Parlamento, Commissione e Consiglio europei hanno trovato l’accordo sulla riforma del copyright. Con l’intesa raggiunta tra Francia e Germania non è più bastata l’opposizione degli Stati contrari, tra cui l’Italia. Il governo Lega-Movimento 5 Stelle ha totalmente cambiato direzione, chiedendo la cancellazione degli articoli 11 e 13. Il testo passato non pone però la parola fine a questa odissea: manca ancora il voto finale del Parlamento a Strasburgo che potrebbe ribaltare il risultato come successo a luglio.

Agreement reached on #copyright! Europeans will finally have modern copyright rules fit for digital age with real benefits for everyone: guaranteed rights for users, fair remuneration for creators, clarity of rules for platforms. pic.twitter.com/dwQGsAlJvK

— Andrus Ansip (@Ansip_EU) February 13, 2019

Nelle puntate precedenti
Come ricorderete infatti a luglio Wikipedia aveva oscurato le sue pagine in segno di protesta verso questa riforma e questo aveva acceso i riflettori anche in Italia sulla riforma.

Riforma voluta dagli editori e dai produttori discografici, cinematografici e televisivi, che lamentano da anni come gli utenti carichino illegalmente i loro contenuti su piattaforme video come YouTube e Facebook (articolo 13). O come le piattaforme social e gli aggregatori di news come Facebook e Google News monetizzino ospitando gratuitamente i contenuti scritti da altri (articolo 11).

Questo ovviamente è solo un lato della medaglia, perché le conseguenze di questa riforma sono molto più complesse, sia per gli effetti dell’articolo 13 che dell’11. I produttori di contenuti e i detentori dei diritti di sfruttamento lamentano infatti l’attuale gestione dei contenuti illegali, che prevede in capo a loro, secondo la direttiva ecommerce, l’onere di segnalare i contenuti illegali in rete e alle piattaforme e ai provider di rimuoverli.

Su YouTube da anni in realtà esiste un filtro per i contenuti, il cosiddetto Content Id. Ma un conto è un’implementazione su base volontaria, altro è una norma che lo impone e che sancisce la responsabilità legale della piattaforma se il filtro non funziona. Oltretutto non tutti hanno la capacità di spesa in ricerca e sviluppo per creare una tecnologia che è costata a Google qualche decina di milioni di euro.
= = = = =
Consegna A → Riporta il brano sulla riforma del copyright iniziando da "Nelle puntate precedenti" e terminando con "Italia sulla riforma.", rinominando "Wikipedia" in "l'enciclopedia libera".
Consegna B → Secondo il brano sulla riforma del copyright, come si chiama il filtro per i contenuti che esiste da anni su YouTube?
Consegna C → Riprendi il brano sulla riforma del copyright e proseguilo dopo la sua ultima frase.
Le righe provengono da una fonte diversa.

Righe tratte da una raccolta di quesiti spaziali →
= = = = =
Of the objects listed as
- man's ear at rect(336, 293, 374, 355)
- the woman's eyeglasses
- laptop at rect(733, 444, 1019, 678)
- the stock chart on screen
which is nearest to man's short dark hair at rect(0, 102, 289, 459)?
= = = = =
Soluzione A →
Nelle puntate precedenti
Come ricorderete infatti a luglio l'enciclopedia libera aveva oscurato le sue pagine in segno di protesta verso questa riforma e questo aveva acceso i riflettori anche in Italia sulla riforma.

Soluzione B → Il filtro si chiama Content Id.

Soluzione C →
Breaking: The text of #Article13 and the EU Copyright Directive has just been finalised. Upload filters are in. Here’s how we got here and what you can still do to #SaveYourInternet: https://t.co/lXJ3Jxux5i pic.twitter.com/bNmVwLJXUp

— Julia Reda (@Senficon) February 13, 2019

L’accordo tra Francia e Germania sull’articolo 13
La riforma, che solo tre settimane fa rischiava di slittare alla prossima legislatura, è arrivata sul tavolo del trilogo dopo che Francia e Germania hanno trovato un accordo sulle eccezioni. Questa intesa è stata accolta nel testo uscito ieri sera dopo tre giorni di contrattazioni.

Se la Francia voleva infatti che l’articolo 13 sui filtri si applicasse a tutte le piattaforme, la Germania guardava alla necessaria protezione da accordare alle startup con un fatturato inferiore ai 20 milioni di euro, per permettere loro di crescere e non essere schiacciate da vincoli troppo forti. Il risultato però è stato un accrocchio, sostiene l’europarlamentare Julia Reda, del partito dei Pirati tedesco, che sembra più uno specchio per le allodole.

Le imprese esentate dall’oblio dei filtri sarebbero quelle che sono sul mercato da meno di tre anni, hanno un fatturato inferiore ai 10 milioni di euro e non più di 5 milioni di utenti mensili. Il problema è che anche senza l’obbligo di mettere dei filtri, dovrebbero comunque dimostrare di aver fatto di tutto per ottenere una licenza d’uso dai produttori. Questi ultimi, a quel punto, potrebbero fare qualsiasi prezzo e avrebbero il potere di togliere dei business innovativi dal mercato, come ha fatto notare Reda. D’altro canto la possibilità per le piattaforme di dimostrare di aver messo in campo ogni sforzo possibile potrebbe sollevare YouTube (e quindi Google) da eventuali responsabilità legali, potendo dimostrare gli investimenti fatti con Content Id.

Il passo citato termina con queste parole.